|
Furthermore, my daughter, we have certain natural inclinations,
which are not strictly speaking either mortal or venial sins, but
rather imperfections; and the acts in which they take shape,
failings and deficiencies.
Thus S. Jerome says that S. Paula had so strong a tendency to
excessive sorrow, that when she lost her husband and children she
nearly died of grief: that was not a sin, but an imperfection,
since it did not depend upon her wish and will. Some people are
naturally easy, some oppositions; some are indisposed to accept
other men's opinions, some naturally disposed to be cross, some to
be affectionate--in short, there is hardly any one in whom some
such imperfections do not exist.
Now, although they be natural and instinctive in each person,
they may be remedied and corrected, or even eradicated, by
cultivating the reverse disposition.
And this, my child, must be done.
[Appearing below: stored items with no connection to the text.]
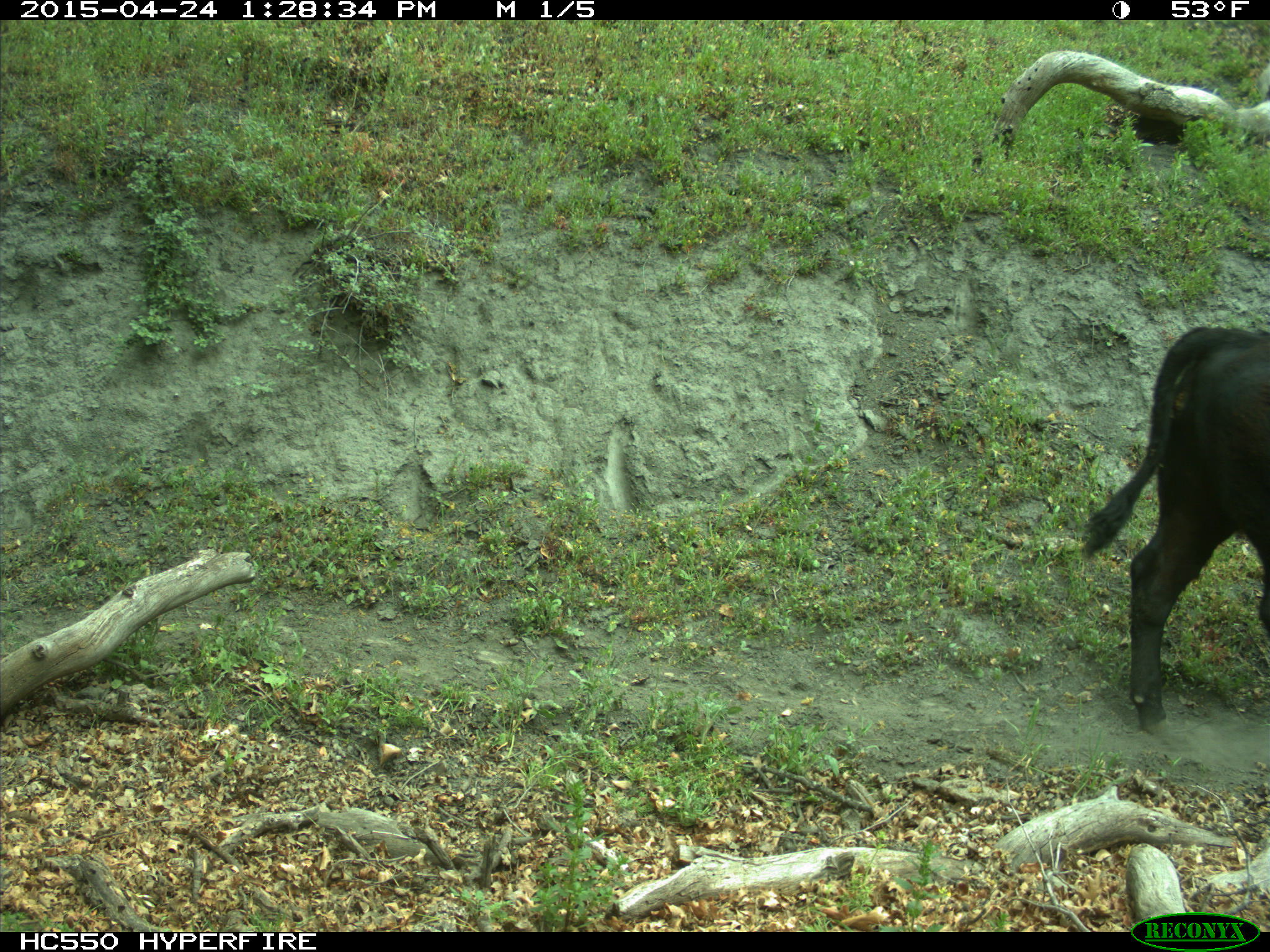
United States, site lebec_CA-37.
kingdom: Animalia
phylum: Chordata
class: Mammalia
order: Artiodactyla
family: Bovidae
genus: Bos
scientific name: Bos taurus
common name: domestic cow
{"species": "Bos taurus (domestic cow)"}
Gardeners have found how to
make the bitter almond tree bear sweet fruit, by grafting the
juice of the latter upon it, why should we not purge out our
perverse dispositions and infuse such as are good? There is no
disposition so good but it may be made bad by dint of vicious
habits, and neither is there any natural disposition so perverse
but that it may be conquered and overcome by God's Grace
primarily, and then by our earnest diligent endeavour.
I shall therefore now proceed to give you counsels and suggest
practices by which you may purify your soul from all dangerous
affections and imperfections, and from all tendencies to venial
sin, thereby strengthening yourself more and more against mortal
sin. May God give you grace to use them.